- [Task prompt]
Report how many lines in the listing below contain the word "label", with case counting. Give only the number.

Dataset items
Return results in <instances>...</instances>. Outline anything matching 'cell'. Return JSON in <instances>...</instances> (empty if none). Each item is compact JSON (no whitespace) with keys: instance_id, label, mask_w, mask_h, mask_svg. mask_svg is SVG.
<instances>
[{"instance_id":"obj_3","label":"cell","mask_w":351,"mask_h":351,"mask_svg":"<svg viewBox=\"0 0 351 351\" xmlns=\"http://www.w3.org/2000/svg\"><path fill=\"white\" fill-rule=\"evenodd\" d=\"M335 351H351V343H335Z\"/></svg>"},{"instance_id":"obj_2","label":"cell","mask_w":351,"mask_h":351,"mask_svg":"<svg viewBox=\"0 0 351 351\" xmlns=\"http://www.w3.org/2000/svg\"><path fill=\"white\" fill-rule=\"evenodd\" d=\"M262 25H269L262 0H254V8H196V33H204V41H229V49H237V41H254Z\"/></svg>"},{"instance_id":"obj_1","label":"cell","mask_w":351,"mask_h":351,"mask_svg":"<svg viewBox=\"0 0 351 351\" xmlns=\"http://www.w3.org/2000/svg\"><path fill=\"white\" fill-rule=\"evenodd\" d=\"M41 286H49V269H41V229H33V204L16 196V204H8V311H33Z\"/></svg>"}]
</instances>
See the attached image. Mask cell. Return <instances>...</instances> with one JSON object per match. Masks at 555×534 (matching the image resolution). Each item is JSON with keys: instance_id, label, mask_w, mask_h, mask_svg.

- [Full solution]
3